El Shostakóvich más vanguardista
Ese tipo de ascenso fulgurante, en la música, no suelen proporcionarlo tanto las sinfonías, ni mucho menos las música de cámara, como el teatro, espacio donde se generan ese tipo de encendidos debates que deciden la fama, o al menos así era en otro tiempo más propicio para los creadores genuinos. Shostakóvich en cierto modo hizo lo que debía con la insolencia de su edad, tratar de romper amarras con la sólida tradición lírica de su patria, asentada más tarde allí que en las naciones europeas, pero que, a partir del patrocinio de la emperatriz Isabel Petrovna, se convirtió en una de las fuentes de mayor placer, esplendor y gloria para la música de ese país a partir de las grandes contribuciones que al género realizaron Glinka, Dargomijsky, Rimsky-Korsakov, Mussorgsky y Tchaikovsky.

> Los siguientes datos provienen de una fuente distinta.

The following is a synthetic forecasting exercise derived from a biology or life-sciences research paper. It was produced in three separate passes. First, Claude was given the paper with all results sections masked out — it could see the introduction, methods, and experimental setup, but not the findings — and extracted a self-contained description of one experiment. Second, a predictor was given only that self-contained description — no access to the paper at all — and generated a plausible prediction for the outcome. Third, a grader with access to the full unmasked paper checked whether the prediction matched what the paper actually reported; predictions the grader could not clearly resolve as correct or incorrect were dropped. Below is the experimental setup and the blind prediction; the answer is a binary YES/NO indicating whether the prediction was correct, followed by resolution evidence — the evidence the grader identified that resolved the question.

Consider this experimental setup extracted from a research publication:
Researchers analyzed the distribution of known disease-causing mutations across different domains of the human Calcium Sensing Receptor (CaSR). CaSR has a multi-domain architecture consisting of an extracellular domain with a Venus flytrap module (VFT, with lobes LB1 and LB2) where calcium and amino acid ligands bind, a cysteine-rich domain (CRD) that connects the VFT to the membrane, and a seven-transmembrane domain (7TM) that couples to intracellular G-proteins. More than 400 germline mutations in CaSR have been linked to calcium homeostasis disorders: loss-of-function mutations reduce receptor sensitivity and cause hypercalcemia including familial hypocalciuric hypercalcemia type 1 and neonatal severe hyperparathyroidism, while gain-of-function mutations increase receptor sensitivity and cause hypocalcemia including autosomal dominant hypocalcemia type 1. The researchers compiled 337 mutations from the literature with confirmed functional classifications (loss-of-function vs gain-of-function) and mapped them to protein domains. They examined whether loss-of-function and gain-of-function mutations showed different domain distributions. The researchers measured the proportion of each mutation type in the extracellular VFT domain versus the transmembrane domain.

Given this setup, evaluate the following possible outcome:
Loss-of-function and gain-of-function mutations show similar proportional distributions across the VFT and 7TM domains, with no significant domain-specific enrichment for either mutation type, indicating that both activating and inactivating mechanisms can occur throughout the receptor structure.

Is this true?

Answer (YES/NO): NO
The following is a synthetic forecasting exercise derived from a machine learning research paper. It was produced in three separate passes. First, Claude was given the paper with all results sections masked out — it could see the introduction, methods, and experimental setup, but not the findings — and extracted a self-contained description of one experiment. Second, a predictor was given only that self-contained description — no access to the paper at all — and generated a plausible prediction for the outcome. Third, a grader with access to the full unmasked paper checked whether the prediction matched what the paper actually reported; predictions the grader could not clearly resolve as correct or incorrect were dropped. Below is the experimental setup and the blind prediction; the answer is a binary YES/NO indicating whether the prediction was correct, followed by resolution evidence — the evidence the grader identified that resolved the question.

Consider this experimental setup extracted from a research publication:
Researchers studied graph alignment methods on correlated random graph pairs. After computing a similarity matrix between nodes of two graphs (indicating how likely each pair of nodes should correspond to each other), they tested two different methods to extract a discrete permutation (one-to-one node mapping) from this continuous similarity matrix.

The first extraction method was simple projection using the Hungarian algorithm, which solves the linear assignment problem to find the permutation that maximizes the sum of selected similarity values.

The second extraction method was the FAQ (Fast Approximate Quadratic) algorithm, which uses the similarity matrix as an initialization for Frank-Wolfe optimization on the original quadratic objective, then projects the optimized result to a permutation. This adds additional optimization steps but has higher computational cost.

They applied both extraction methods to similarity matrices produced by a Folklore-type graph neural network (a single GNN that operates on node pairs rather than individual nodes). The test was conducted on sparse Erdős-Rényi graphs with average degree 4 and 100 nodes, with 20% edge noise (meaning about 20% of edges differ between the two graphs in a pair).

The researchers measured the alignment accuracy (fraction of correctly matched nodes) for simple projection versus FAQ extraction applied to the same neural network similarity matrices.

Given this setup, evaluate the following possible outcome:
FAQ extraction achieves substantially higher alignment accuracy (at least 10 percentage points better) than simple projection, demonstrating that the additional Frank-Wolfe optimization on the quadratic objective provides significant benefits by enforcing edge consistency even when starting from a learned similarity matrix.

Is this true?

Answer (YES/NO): YES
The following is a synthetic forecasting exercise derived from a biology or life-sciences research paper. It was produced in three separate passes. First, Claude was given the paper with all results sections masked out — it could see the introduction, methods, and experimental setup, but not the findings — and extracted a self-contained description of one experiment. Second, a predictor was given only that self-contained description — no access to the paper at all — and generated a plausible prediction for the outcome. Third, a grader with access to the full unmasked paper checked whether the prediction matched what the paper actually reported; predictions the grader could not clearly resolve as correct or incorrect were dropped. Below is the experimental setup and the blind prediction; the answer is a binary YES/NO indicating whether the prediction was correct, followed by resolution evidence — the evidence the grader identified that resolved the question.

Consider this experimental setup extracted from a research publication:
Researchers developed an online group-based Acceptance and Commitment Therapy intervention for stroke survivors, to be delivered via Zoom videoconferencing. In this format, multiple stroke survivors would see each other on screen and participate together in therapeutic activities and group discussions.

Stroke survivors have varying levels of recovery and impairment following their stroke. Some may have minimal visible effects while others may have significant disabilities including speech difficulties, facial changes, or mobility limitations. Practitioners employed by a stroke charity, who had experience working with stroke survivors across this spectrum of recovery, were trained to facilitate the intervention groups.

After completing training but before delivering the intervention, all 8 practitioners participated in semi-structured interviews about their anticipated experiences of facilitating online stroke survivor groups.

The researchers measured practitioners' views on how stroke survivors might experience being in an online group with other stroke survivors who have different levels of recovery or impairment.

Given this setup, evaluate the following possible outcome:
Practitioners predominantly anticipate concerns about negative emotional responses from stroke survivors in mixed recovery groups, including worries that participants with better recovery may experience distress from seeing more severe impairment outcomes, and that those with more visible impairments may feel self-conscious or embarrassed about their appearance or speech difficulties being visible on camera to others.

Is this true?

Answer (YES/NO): NO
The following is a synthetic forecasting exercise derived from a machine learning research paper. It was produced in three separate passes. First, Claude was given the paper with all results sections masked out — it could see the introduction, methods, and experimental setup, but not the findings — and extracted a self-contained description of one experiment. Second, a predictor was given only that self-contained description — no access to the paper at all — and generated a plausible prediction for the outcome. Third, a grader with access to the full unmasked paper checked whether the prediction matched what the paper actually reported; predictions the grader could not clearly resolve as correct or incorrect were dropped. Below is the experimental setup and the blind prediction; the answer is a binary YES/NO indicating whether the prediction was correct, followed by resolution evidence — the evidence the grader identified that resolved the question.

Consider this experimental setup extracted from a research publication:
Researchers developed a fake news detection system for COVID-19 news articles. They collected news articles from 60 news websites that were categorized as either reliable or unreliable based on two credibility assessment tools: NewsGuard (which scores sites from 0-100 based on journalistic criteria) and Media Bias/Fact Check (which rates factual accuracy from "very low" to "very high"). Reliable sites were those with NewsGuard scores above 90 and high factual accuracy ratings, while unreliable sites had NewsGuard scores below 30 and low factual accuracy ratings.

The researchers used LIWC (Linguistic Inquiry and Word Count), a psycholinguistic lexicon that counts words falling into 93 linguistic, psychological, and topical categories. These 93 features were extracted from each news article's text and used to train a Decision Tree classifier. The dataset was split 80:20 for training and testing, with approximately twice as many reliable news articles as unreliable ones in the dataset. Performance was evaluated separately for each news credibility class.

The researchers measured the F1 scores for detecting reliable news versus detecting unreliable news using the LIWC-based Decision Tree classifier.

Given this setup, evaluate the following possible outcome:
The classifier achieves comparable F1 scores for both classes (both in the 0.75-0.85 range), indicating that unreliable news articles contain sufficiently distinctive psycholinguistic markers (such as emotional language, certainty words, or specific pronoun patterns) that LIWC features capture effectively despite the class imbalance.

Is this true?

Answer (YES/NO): NO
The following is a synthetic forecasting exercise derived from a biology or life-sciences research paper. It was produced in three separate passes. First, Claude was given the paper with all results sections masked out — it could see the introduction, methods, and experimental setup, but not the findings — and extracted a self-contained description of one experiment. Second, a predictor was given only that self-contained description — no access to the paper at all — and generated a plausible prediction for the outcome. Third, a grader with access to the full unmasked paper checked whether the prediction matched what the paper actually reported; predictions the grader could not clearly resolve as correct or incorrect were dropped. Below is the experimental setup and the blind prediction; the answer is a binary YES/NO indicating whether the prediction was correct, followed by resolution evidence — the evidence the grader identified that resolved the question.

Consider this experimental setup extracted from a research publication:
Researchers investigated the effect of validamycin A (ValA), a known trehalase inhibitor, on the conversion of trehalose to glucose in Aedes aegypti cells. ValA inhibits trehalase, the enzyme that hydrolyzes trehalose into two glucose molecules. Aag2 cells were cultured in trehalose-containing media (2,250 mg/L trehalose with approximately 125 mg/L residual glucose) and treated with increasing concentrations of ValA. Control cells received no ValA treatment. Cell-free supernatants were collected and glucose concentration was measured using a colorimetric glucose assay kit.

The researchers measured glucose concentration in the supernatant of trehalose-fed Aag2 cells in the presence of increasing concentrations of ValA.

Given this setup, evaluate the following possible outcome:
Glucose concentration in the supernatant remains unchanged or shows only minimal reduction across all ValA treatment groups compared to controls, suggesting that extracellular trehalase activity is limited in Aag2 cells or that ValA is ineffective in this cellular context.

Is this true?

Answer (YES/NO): NO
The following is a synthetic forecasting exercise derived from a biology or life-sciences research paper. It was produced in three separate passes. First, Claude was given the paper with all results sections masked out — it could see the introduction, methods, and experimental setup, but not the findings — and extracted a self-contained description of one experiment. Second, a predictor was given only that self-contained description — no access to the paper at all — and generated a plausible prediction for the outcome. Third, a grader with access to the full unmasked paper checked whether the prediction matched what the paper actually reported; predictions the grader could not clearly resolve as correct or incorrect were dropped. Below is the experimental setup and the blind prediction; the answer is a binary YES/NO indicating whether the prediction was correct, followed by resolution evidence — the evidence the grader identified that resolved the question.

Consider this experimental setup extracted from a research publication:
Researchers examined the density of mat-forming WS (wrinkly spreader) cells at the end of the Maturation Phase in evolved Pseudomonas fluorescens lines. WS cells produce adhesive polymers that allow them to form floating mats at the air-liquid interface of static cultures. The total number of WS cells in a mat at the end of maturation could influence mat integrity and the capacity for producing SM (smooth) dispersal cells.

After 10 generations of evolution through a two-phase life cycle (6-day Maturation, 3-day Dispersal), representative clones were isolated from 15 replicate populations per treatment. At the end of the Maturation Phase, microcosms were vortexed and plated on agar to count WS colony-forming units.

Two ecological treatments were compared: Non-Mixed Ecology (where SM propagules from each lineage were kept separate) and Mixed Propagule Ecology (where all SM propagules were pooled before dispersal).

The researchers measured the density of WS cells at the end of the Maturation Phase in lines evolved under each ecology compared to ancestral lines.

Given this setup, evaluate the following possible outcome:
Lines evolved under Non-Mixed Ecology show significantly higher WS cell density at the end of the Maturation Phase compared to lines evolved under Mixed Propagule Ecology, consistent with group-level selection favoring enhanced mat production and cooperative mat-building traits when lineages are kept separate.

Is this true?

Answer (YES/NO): NO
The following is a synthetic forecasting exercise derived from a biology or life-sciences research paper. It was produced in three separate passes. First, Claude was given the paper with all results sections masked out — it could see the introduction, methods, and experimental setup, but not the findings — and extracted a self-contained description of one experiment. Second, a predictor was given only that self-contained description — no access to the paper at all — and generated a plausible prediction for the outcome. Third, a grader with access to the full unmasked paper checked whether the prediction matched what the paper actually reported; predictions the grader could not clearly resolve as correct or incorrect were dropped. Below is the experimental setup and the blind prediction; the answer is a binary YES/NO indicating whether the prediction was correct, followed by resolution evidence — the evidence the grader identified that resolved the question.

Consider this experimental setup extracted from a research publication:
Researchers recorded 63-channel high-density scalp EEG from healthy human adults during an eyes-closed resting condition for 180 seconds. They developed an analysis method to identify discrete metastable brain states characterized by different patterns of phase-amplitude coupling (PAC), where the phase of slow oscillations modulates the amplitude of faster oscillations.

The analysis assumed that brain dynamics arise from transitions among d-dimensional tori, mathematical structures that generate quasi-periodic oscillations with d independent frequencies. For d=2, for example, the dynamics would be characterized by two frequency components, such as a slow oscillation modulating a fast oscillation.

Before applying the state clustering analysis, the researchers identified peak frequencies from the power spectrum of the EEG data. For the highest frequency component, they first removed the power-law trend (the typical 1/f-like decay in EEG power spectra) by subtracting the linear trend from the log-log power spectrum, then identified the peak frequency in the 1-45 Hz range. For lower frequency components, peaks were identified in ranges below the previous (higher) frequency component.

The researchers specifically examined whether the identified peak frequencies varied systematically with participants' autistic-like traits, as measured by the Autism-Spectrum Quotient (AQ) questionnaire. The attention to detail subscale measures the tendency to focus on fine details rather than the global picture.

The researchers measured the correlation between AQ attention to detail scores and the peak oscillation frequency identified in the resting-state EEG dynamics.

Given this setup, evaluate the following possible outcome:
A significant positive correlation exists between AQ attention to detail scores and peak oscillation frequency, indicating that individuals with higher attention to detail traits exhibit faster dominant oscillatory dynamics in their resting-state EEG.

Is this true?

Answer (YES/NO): NO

No, Shostakóvich, el «Beethoven rojo», como en algún momento se le apodó, aspiraba a revolucionar los cimientos del teatro lírico, y para ello deseaba contar con los servicios de algún joven poeta, moderno y actual, que le inspirara en su creación. Primera lección: no encontrando ninguno que le satisficiera, siguió en esto el consejo de Verdi, torniamo all’antico, sará un progresso. Por ello pasó un tiempo sumido en la lectura de los clásicos de su país. Chejov le gustaba bastante, pero no fue en el autor de Tío Vania en quien halló la fuente para su decisiva creación, si no en Gogol, cuyos textos ya habían servido de inspiración a los «viejos» Rimsky, Mussorgsky, Tchaikovsky y hasta el compositor ucraniano Nikolai Lyssenko.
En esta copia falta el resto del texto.